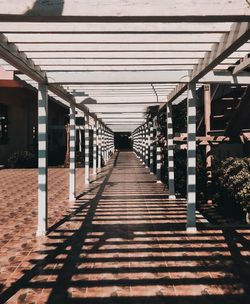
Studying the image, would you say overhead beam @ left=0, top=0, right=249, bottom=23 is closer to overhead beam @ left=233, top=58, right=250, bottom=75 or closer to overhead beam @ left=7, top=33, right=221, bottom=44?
overhead beam @ left=7, top=33, right=221, bottom=44

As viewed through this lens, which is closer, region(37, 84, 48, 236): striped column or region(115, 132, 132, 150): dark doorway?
region(37, 84, 48, 236): striped column

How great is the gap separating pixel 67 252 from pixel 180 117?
29.8ft

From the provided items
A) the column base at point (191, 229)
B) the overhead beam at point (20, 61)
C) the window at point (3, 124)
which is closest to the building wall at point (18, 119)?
the window at point (3, 124)

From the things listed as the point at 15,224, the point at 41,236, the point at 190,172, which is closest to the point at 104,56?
the point at 190,172

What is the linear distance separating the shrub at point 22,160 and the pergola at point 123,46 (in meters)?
13.5

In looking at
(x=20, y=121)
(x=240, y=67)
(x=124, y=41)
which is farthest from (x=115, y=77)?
(x=20, y=121)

==*==

_任务_.
把以上全部记录逐字照抄一遍，答案中不要包含图片。

_以下为输出_.
Studying the image, would you say overhead beam @ left=0, top=0, right=249, bottom=23 is closer to overhead beam @ left=233, top=58, right=250, bottom=75 or closer to overhead beam @ left=7, top=33, right=221, bottom=44?
overhead beam @ left=7, top=33, right=221, bottom=44

As viewed through this lens, which is closer, region(37, 84, 48, 236): striped column or region(115, 132, 132, 150): dark doorway?
region(37, 84, 48, 236): striped column

How great is the gap separating pixel 67 252 from pixel 180 117?
29.8ft

From the provided items
A) the column base at point (191, 229)
B) the overhead beam at point (20, 61)
C) the window at point (3, 124)
which is closest to the building wall at point (18, 119)?
the window at point (3, 124)

From the things listed as the point at 15,224, the point at 41,236, the point at 190,172, which is closest to the point at 104,56?
the point at 190,172

What is the linear distance separating the shrub at point 22,160 and the pergola at point 123,46 (in meters)?
13.5

In looking at
(x=20, y=121)
(x=240, y=67)
(x=124, y=41)
which is farthest from (x=115, y=77)?
(x=20, y=121)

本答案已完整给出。